15 February 2023 | 2:54 pm | Parry Tritsiniotis

In the middle of their Australian tour, we speak to Turnstile about the creative ethos of the band, translating across different audiences, creativity and its relationship with a heavy touring schedule and their rapid live show.

(Image via Jimmy Fontaine)

In 2021, Baltimore based hardcore band Turnstile released their third studio record GLOW ON. Since then, the band has gone from dominating the global underground circuit of hardcore to becoming one of the worlds most exciting outfits. 

They broke the ceiling of hardcore without compromising the genre, with now millions indulging in the genre’s clear ethos of community, love and fearlessness when doing so. 

GLOW ON is an ambitious body of work that is as loud as it is inviting. With it, they play with unique textures, classic hardcore tropes, blending them together with a level of euphoria, found in power pop. The sonics combine perfectly with the album's emotional layers, creating the perfect melting pot for a universally adored, rock album. It's no surprise the world, no matter the music you adore is indulging in the record. 

The band enlisted Mike Elizondo, known as Dr Dre's prodigy to co-produce the record alongside lead singer, Brendon Yates. Some of his production credits include the likes of Eminem and Fiona Apple. They also collaborated on the record with Blood Orange for two tracks. The first of these was also the album's lead single, ALIEN LOVE CALL. With the track, Turnstile dig deep into the sonic territory of their collaborator. A spaced out, wavy R&B jam, featuring big emotional vocal performances, and a spoken word outro by Dev Hynes. On the albums closer, they return the creative exchange, with  Hynes entering the hardcore world of Turnstile, a sound he hasn't touched or been involved with since his band, Test Icicles.

○ ○ ○ ○ ○ ○ ○

TASKS FOR THIS EXERCISE →
**a.** According to the Turnstile article, who co-produced GLOW ON with lead singer Brendon Yates?
**b.** Quote the Turnstile article word for word, starting at "15 February 2023" and stopping after "via Jimmy Fontaine)".

DATA SHOWN →
○ ○ ○ ○ ○ ○ ○

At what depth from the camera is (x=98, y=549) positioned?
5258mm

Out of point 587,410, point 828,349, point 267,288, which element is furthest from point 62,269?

○ ○ ○ ○ ○ ○ ○

ANSWERS FOR THIS EXERCISE →
**a.** Mike Elizondo

**b.**
15 February 2023 | 2:54 pm | Parry Tritsiniotis

In the middle of their Australian tour, we speak to Turnstile about the creative ethos of the band, translating across different audiences, creativity and its relationship with a heavy touring schedule and their rapid live show.

(Image via Jimmy Fontaine)